April 13: Daniel Lawrence

“In preaching, speak low, speak slow, and be short.”

Rev. Lawrence was born on Long Island in 1718, and is said to have been a blacksmith.  He studied at the Log College, and was taken on trials by New Brunswick Presbytery, September 11, 1744, and was licensed at Philadelphia, May 28, 1745.

The original organization at Newtown, in Bucks county, seems to have died away; for Beatty was sent, in the spring of 1745, to “settle a church there.”  In the fall, Newtown and Bensalem asked for Lawrence; so did Upper and Lower Bethlehem, and Hopewell and Maidenhead.  At the request of the Forks of Delaware, he was sent, May 24, 1746, to supply them for a year, with a view to settlement; and, in October, a call was presented to him.  He was ordained, April 2, 1747, and installed on the third Sabbath in June.  Treat, of Abingdon, presided and preached.

The Forks North and the Forks West had been favored with a portion of Brainerd’s labours, and were by no means an unpromising field, having many excellent pious families.  But it was a laborious field,—a wide, dreary, uninhabited tract of fifteen miles lying between the two meeting-houses.  Lawrence was not robust; and, for his health, he was directed to spend the winter and spring of 1751 at Cape May, then in very necessitous circumstances.  Chesnut supplied the Forks in his absence.

His health still continuing feeble, and there being no prospect of his being able to fulfill his pastoral office in the Forks, he was dismissed.  He removed to Cape May.  This was one of our oldest congregations, and was among the first that had a pastor, and then remained vacant nearly thirty years.  The Revival was felt there, but the congregation was feeble in numbers and re-sources.  Beatty visited the people, and laid before the synod their distressed state.  Davenport passed some time there, but with no effect till the last Sabbath.  Lawrence was called; but a long delay occurred before his installation, which was not till June 20, 1754.  Of his ministry little is known.  The records mention him as a frequent supply of Forks, and as going to preach, in 1755, at “New England over the mountains.”

A meeting-house was built in 1762, the frame of which remained in use till 1824.
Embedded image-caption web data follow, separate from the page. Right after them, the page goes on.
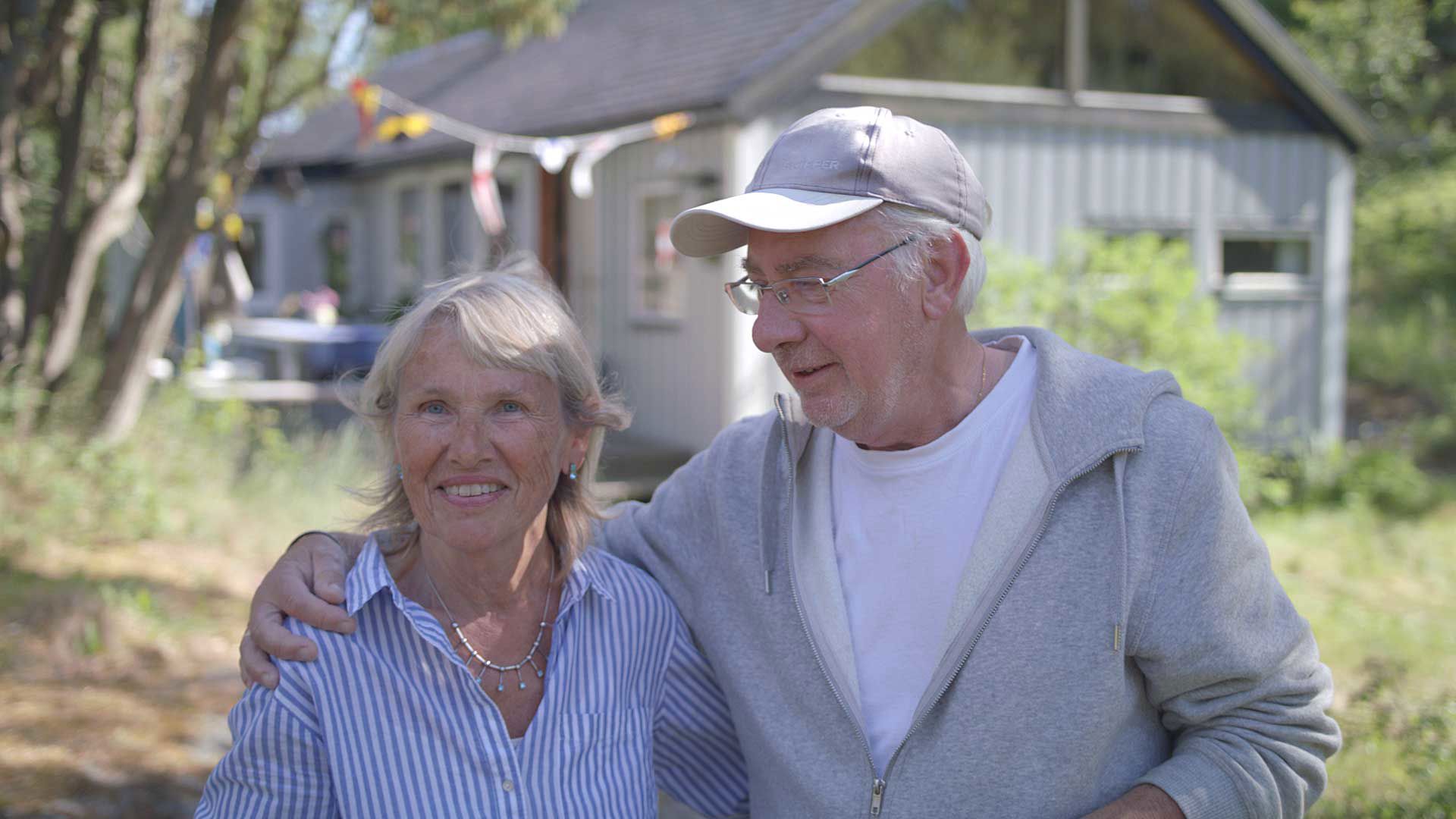 Glada pensionärer håller om varandra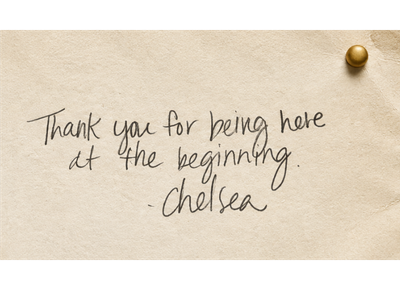 A handwritten note on beige paper that says, "Thank you for being here at the beginning. -chelsea" with a gold thumbtack in the top right corner.
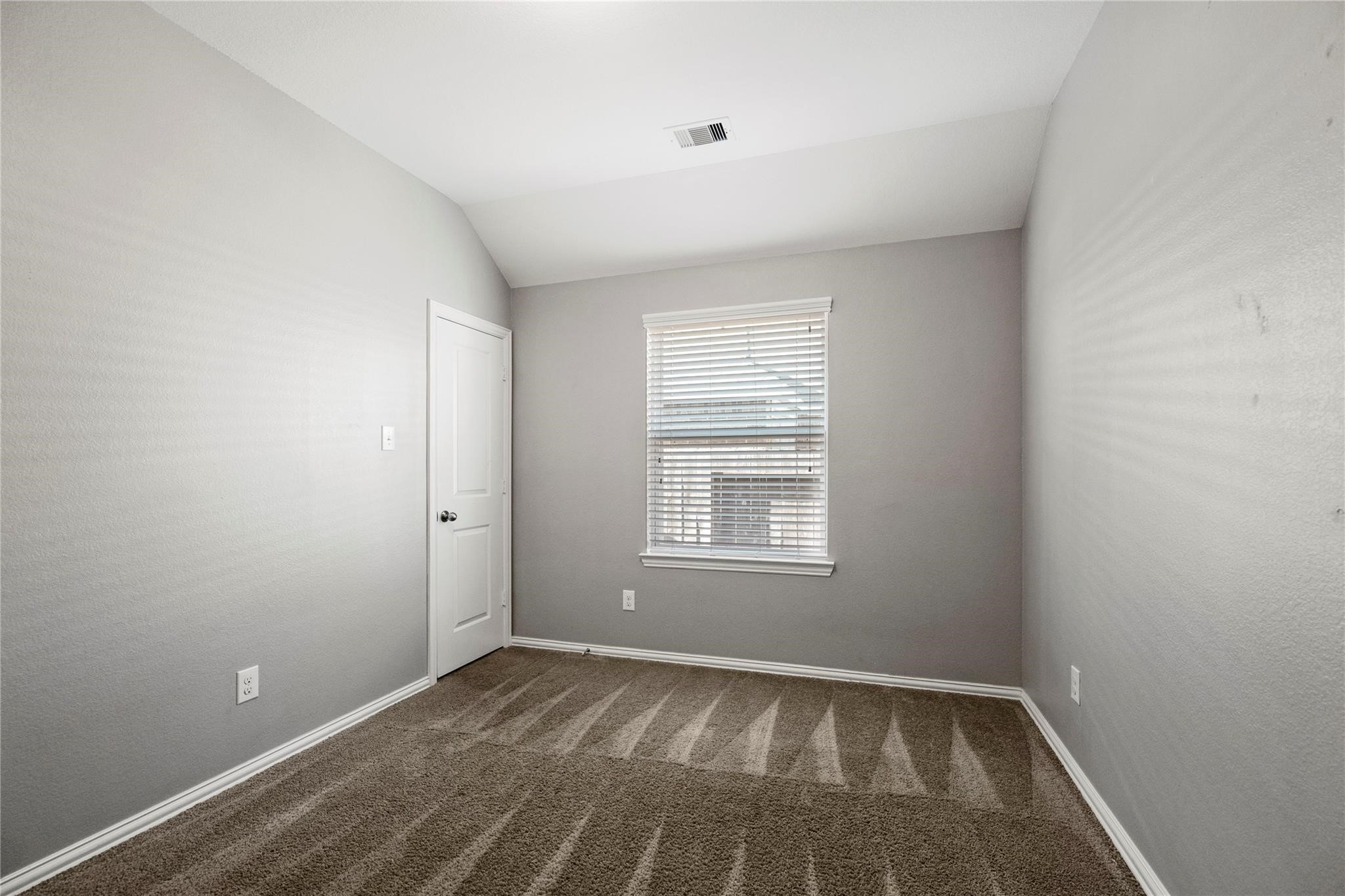 29507 Whitebrush Trace Drive Spring, TX 77386 - Photo 9 of 32 Secondary bedroom with window and wood-look flooring.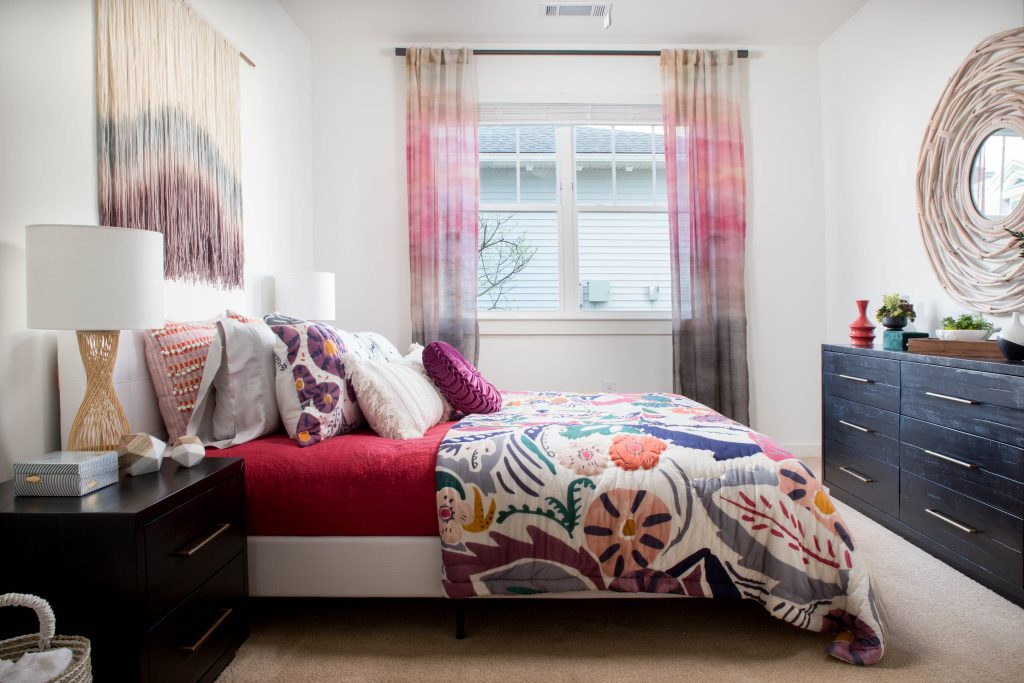 Apartments in Bluffton A bedroom interior featuring a bed with colorful floral bedding, red blanket, and multiple pillows. There's a window with ombre curtains, two dressers, bedside lamps, and various decorative items.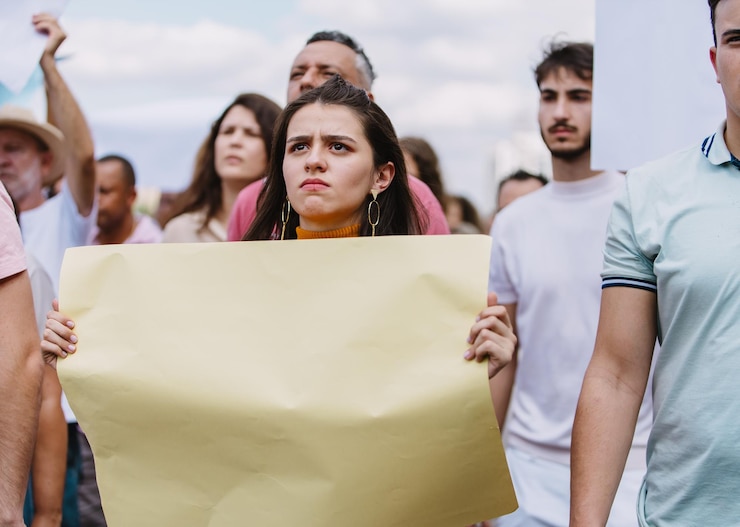 Foto mulher com expressão irritada segurando um cartaz em uma marcha de protesto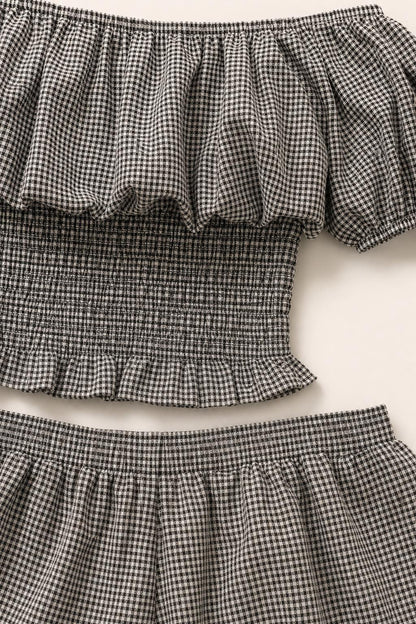 Close-up detail of the black and white gingham fabric, smocked bodice, and ruffle trim
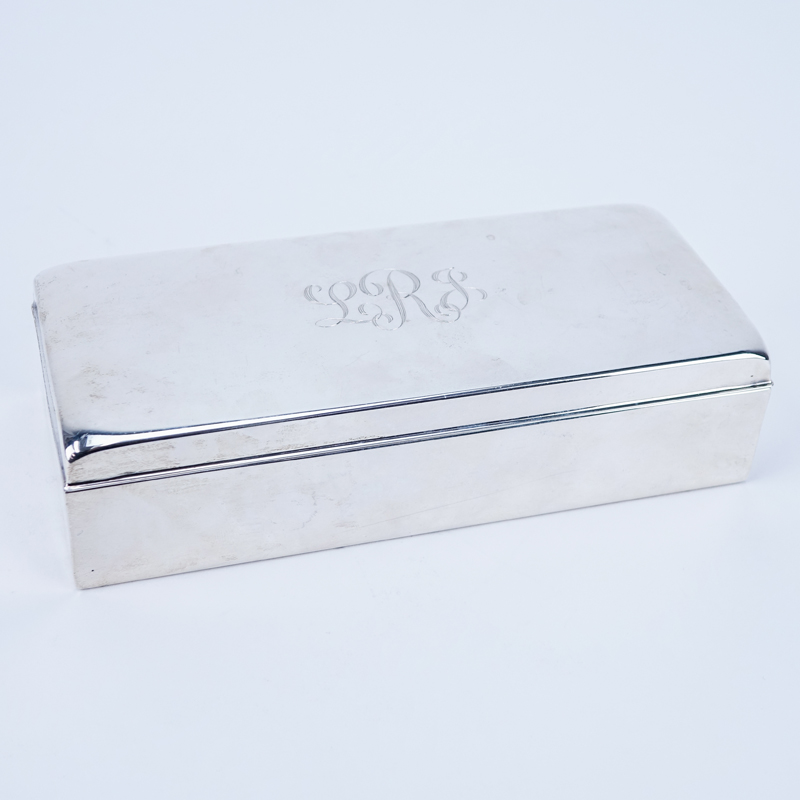 Poole Sterling Silver Cigarette Box. Wood lined. Signed. Good condition. Measures 2" H x 7-1/2" L x 3-1/4" D.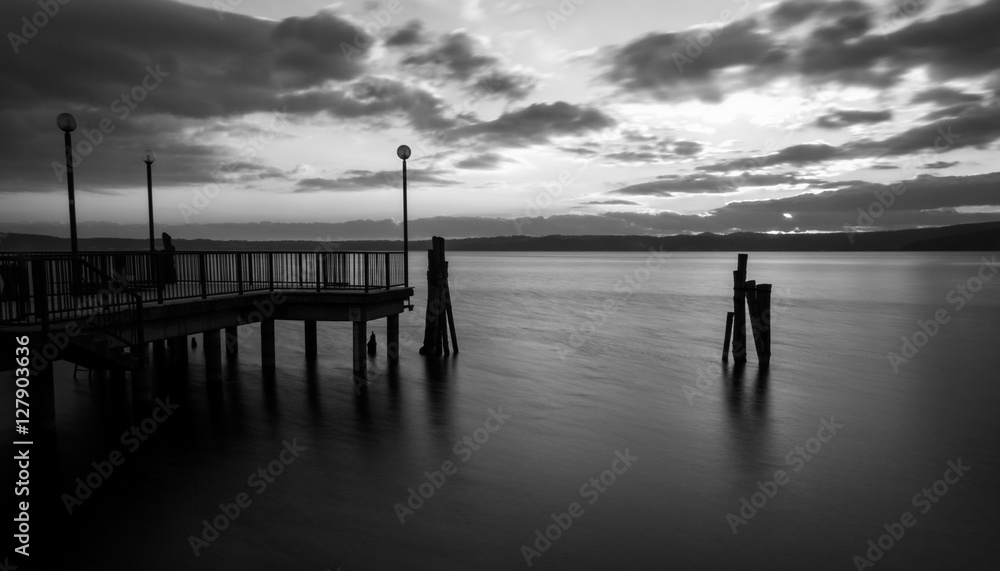 Sunset on Bracciano lake in Italy, long exposure in black and wh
“It appears to be my duty, considering the relict of my old disorder, to take and use the counsel which, I have heard, the Rev. Samuel Blair gave, not long before his exit, to the Rev. John Rodgers:—in preaching, to speak low, to speak slow, and to be short.” [Manuscript note to his Sermons, in the hands of his descendants.]

He died April 13, 1766.

Words to Live By:
“Of his ministry, little is known.” — How true that is for so many pastors. And yet they labor faithfully on behalf of their congregations. The true pastor labors not for man but for the Lord, for His glory and for His kingdom. Pray for your pastor; pray for all those called to this work.